Following the 2005 campaign of extrajudicial killings, abduction, and intimidation, human rights groups and victims called for justice in the prosecution of those responsible. However, in the summer of 2006, then prime minister Edem Kodjo ordered the police and the courts “to urgently abandon all pending cases and investigations against persons believed responsible for crimes in connection with the elections.” Soon afterward, two senior army officers suspected of past human rights abuses were promoted, and no investigation into their behavior is currently expected. An Amnesty International report released in 2006 noted that the country’s long-standing culture of impunity made the 2005 abuses possible and did not subside in 2006. In the course of the Burkina Faso negotiations, all parties agreed that impunity was a serious problem in Togo, especially during elections, and they pledged to establish a commission to investigate all past politically motivated violence. However, this proposal has not been implemented, and independent investigations and impartial hearings on the 2005 abuses are still lacking.
Ethnic discrimination is rife among the country’s 40 ethnic groups and, during the 2005 electoral conflict, violence often erupted between northern and southern groups. While tensions still persist and discrimination remains prevalent, the level of inter-ethnic violence diminished in 2006. The army is composed predominantly of soldiers from the president’s northern Kabiye ethnic group and was responsible for many of the 2005 abuses. Critics have called for the Togolese military to be restructured to more accurately reflect the diversity of the population and ensure equal treatment for all ethnic groups, including the Kabiye’s traditional rivals in the south. In the agreement signed in Burkina Faso in August 2006, the security forces were slated for reform, but there was no action on that front by year’s end.

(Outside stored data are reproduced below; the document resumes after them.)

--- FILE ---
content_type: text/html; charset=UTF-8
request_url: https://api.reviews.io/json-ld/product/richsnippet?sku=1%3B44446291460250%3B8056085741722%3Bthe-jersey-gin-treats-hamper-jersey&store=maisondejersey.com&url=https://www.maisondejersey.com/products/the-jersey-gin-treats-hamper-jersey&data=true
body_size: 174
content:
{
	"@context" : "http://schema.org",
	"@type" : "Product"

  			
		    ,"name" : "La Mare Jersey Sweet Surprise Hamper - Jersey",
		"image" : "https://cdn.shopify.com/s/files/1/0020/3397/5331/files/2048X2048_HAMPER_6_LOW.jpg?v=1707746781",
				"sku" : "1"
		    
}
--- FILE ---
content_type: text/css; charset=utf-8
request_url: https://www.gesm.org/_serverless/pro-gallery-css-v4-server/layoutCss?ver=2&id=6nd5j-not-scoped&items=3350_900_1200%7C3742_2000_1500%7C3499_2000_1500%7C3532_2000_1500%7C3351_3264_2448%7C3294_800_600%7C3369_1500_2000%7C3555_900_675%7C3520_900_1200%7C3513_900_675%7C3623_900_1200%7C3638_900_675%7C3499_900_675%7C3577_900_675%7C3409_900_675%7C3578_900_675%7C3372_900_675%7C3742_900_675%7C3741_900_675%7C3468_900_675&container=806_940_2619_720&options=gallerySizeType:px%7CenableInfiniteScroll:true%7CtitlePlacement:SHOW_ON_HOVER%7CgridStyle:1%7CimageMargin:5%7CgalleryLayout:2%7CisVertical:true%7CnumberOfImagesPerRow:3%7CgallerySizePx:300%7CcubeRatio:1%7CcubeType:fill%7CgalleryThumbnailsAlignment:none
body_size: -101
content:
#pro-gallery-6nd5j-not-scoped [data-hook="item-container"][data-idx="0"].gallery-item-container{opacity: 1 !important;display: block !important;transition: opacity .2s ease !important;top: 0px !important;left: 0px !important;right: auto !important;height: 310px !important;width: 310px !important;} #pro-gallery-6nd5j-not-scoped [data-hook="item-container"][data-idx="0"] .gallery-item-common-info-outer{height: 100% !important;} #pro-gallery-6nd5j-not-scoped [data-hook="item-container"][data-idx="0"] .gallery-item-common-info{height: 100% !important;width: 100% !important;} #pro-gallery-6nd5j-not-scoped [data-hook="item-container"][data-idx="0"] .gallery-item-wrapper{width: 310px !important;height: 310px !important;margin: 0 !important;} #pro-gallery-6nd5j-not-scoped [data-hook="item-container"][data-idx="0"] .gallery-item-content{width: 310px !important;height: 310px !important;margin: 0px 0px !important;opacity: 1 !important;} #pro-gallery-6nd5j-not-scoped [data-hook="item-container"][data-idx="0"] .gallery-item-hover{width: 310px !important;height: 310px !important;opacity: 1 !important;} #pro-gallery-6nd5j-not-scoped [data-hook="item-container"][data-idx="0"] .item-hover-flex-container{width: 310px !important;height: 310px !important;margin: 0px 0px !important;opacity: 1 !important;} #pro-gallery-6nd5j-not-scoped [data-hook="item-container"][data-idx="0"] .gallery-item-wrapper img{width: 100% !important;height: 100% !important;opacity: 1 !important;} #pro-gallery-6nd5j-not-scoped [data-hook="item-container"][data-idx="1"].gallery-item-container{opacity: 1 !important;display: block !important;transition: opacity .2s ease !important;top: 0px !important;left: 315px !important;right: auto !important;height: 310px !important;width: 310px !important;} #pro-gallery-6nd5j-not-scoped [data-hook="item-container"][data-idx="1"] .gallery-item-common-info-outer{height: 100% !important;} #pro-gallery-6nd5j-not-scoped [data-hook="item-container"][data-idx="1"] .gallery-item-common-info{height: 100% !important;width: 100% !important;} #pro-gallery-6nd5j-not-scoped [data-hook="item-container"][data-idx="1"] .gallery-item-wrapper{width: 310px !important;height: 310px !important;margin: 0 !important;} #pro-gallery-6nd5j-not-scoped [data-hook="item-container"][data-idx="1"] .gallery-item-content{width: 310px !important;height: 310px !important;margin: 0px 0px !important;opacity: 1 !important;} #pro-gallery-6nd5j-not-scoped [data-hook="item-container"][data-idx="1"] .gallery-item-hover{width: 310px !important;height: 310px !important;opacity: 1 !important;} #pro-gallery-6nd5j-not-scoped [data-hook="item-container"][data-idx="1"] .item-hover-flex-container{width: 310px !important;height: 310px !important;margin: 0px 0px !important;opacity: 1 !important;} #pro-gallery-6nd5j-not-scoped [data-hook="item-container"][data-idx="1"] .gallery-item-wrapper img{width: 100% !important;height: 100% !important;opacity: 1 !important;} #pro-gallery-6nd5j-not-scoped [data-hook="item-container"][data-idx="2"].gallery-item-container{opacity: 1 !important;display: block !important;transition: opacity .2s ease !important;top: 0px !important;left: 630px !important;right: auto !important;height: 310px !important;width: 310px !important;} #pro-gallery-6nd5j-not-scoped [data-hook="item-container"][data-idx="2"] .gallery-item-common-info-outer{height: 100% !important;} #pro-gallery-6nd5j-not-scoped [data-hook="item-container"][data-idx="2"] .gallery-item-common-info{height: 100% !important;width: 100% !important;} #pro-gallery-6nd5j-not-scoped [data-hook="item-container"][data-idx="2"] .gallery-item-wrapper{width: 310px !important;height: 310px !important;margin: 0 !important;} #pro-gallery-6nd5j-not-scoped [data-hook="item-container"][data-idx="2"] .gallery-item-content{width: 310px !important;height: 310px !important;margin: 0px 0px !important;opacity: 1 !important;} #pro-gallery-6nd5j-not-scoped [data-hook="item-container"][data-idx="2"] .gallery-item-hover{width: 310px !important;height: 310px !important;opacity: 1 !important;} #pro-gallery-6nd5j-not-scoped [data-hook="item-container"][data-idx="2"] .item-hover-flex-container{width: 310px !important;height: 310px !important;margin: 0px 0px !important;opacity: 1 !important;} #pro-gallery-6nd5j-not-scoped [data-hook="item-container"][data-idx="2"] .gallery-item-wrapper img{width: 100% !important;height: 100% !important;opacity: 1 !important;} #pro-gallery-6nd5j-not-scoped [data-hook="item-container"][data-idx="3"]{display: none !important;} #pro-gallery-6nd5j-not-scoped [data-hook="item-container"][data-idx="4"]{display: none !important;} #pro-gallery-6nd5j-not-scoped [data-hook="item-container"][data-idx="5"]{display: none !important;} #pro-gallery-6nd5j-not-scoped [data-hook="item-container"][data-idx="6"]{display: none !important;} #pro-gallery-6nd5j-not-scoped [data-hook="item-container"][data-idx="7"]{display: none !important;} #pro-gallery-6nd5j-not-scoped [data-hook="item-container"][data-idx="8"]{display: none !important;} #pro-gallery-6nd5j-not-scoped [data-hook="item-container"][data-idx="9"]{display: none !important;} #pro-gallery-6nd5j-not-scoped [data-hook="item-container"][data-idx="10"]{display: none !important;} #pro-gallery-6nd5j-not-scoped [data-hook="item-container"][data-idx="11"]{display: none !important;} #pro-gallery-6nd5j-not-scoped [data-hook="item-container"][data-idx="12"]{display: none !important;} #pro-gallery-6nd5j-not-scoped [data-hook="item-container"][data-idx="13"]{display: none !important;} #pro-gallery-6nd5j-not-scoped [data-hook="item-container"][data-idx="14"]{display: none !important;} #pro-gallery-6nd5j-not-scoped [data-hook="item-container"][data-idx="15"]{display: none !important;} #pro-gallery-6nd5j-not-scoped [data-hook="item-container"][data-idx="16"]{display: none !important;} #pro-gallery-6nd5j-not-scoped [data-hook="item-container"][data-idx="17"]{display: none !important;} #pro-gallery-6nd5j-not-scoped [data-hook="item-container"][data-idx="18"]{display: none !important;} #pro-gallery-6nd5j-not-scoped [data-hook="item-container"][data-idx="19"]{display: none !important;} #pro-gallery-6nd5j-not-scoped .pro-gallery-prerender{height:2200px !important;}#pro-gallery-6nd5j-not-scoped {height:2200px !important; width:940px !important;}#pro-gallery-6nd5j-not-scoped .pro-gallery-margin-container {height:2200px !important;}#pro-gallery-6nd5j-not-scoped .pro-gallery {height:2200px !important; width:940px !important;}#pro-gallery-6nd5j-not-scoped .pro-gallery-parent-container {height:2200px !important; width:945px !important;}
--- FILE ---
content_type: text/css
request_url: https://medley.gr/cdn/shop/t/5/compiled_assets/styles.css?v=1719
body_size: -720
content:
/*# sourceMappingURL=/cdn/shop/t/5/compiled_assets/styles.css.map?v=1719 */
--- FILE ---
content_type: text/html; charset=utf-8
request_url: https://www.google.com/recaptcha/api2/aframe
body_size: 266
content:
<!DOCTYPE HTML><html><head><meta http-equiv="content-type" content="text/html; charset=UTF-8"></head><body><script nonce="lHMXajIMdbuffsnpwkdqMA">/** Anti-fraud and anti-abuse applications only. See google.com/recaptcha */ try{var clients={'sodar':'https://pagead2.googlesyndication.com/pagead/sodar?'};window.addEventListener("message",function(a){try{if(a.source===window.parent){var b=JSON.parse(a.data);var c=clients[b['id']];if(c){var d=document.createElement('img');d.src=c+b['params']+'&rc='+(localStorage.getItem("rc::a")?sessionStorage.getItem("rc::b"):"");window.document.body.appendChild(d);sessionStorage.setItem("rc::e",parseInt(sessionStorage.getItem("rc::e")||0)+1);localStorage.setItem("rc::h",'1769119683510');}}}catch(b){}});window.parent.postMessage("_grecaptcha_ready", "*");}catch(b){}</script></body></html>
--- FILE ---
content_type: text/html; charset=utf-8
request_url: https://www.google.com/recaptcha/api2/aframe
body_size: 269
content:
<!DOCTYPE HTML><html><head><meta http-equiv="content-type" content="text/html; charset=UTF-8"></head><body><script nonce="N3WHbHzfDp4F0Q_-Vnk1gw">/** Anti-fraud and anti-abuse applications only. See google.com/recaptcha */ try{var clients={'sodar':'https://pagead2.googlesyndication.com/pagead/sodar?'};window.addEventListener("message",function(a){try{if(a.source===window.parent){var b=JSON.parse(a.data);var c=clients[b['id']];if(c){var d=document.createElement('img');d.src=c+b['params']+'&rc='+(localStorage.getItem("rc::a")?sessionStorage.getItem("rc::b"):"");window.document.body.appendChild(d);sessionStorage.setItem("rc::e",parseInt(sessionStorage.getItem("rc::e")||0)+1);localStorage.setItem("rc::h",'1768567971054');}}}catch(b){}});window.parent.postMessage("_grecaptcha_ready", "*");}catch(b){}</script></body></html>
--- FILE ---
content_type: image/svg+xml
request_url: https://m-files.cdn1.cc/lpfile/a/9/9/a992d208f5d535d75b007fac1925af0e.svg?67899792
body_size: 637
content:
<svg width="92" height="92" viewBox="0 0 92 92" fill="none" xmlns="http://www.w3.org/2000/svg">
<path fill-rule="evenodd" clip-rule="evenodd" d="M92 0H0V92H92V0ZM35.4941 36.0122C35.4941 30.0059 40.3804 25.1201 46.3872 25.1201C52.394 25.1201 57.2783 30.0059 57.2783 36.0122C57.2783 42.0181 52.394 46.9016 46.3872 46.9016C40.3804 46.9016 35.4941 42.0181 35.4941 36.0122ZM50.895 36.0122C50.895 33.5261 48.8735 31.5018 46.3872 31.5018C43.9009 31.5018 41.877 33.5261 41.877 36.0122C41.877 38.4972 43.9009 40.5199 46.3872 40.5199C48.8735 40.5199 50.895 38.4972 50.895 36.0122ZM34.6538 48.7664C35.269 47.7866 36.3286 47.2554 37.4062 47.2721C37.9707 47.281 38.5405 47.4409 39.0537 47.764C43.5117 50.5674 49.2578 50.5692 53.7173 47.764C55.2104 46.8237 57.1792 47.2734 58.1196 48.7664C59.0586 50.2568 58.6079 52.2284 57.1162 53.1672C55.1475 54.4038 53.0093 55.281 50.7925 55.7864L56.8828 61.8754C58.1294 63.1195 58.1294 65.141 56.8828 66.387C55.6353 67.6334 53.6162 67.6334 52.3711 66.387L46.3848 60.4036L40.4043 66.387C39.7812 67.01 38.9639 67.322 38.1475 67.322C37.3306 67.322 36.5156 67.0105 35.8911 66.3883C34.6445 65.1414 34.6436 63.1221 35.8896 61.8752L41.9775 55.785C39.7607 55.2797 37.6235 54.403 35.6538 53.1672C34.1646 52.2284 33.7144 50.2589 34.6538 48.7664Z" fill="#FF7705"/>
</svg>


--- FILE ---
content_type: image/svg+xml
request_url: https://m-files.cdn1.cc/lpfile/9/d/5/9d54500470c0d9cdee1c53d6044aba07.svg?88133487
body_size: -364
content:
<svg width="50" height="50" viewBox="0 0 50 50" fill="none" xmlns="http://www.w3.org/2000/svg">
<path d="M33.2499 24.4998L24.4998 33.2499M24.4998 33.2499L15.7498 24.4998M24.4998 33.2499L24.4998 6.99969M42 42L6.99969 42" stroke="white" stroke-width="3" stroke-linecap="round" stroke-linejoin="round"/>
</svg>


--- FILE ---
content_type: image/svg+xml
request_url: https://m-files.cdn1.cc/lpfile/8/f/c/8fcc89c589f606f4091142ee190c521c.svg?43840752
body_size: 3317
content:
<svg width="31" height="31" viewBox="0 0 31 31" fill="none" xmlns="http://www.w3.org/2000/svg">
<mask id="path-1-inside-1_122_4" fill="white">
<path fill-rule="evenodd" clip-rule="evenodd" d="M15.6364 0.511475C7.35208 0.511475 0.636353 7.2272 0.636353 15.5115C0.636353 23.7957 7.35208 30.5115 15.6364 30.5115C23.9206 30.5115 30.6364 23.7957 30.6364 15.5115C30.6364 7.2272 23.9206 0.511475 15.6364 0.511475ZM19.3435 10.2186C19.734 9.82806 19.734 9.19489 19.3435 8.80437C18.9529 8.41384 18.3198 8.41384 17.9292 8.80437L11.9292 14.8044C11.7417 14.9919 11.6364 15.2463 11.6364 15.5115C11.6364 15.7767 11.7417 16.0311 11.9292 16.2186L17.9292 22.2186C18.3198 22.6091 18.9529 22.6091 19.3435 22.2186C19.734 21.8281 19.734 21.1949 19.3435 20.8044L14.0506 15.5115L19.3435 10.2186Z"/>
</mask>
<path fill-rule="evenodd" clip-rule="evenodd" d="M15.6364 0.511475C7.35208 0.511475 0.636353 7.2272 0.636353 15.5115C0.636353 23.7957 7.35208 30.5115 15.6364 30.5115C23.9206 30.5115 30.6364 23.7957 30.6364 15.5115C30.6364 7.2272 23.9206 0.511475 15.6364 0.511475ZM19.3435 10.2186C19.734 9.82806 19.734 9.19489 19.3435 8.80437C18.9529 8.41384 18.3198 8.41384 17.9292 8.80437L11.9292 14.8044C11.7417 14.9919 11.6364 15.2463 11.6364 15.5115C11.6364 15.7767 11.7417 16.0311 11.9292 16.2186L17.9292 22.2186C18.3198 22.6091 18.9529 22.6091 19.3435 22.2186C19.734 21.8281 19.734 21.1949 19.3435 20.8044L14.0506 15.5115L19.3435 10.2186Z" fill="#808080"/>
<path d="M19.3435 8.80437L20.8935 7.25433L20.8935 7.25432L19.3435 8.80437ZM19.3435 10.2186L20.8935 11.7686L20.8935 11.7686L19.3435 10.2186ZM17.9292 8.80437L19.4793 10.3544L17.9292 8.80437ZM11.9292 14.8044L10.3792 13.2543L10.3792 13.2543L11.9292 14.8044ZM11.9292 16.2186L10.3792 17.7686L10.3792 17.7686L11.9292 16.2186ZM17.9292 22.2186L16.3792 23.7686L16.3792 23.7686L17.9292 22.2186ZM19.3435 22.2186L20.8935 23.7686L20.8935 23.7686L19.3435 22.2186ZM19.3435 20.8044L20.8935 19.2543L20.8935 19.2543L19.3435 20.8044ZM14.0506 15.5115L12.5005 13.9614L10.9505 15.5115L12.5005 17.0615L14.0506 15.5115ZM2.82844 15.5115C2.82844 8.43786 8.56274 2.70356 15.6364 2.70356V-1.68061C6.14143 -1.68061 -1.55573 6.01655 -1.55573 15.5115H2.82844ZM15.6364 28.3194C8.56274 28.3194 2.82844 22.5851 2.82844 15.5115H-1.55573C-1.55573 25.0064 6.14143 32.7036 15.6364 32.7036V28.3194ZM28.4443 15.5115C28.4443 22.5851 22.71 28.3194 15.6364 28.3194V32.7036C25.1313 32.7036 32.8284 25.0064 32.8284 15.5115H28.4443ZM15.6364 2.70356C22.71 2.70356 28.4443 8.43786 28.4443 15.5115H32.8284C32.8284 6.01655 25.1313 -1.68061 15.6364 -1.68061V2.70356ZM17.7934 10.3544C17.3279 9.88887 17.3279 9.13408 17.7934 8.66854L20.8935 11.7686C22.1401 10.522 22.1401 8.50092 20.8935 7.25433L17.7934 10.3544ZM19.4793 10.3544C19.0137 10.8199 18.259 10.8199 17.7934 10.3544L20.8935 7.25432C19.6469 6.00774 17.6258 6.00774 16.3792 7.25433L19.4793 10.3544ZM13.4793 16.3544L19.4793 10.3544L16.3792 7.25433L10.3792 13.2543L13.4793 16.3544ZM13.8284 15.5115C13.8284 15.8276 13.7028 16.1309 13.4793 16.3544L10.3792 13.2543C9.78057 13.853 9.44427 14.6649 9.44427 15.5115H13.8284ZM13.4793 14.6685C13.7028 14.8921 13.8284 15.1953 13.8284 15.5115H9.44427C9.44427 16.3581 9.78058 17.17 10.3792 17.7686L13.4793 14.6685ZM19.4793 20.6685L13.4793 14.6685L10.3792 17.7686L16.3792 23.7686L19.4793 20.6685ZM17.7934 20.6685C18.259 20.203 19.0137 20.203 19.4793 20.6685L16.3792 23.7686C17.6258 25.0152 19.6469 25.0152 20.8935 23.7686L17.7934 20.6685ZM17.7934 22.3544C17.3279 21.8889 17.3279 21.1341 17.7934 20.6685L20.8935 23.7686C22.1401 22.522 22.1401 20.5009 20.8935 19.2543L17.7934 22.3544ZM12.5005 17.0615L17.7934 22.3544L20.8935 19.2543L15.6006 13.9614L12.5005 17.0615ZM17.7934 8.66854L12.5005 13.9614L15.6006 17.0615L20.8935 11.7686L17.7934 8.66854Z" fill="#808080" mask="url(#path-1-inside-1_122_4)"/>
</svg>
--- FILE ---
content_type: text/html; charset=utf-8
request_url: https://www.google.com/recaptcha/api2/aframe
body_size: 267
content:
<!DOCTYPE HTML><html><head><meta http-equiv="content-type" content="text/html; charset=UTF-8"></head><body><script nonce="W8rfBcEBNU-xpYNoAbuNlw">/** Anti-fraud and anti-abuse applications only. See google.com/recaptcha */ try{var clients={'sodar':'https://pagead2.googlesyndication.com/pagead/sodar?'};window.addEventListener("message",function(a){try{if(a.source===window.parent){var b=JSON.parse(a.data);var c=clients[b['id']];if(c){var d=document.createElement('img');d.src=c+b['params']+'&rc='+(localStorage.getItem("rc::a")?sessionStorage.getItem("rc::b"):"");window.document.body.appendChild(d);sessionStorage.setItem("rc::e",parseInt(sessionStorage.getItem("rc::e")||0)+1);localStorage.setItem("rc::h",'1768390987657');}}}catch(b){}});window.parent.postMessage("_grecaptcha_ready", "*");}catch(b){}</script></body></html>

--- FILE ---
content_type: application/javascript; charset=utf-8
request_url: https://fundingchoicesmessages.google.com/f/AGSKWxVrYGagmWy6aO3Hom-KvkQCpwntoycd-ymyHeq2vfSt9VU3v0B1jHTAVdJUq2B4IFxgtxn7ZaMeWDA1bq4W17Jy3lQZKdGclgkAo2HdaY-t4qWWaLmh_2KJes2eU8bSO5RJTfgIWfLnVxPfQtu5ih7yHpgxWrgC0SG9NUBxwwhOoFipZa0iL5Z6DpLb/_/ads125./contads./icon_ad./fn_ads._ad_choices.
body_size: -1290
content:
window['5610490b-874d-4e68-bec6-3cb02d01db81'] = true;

Despite constitutional guarantees of equality, women’s opportunities for education and employment are limited. A husband may legally bar his wife from working or choose to receive her earnings. Customary law discriminates against women in divorce and inheritance giving women the mere legal rights of a minor. Female genital mutilation is widely practiced by the country’s northern ethnic groups, and a law prohibiting it is not enforced.
Child trafficking for the purpose of slavery is a problem in Togo, as in much of West Africa. Togo serves as both a an active participant in and a point of transit for the trade. A long-pending, tough anti–child trafficking law was finally approved in July 2005. However, inconsistencies in the law have since made implementation difficult and prosecutions rare. A draft child code, currently pending, would improve the law if adopted, and a law criminalizing all forms of human trafficking is currently being debated in the National Assembly.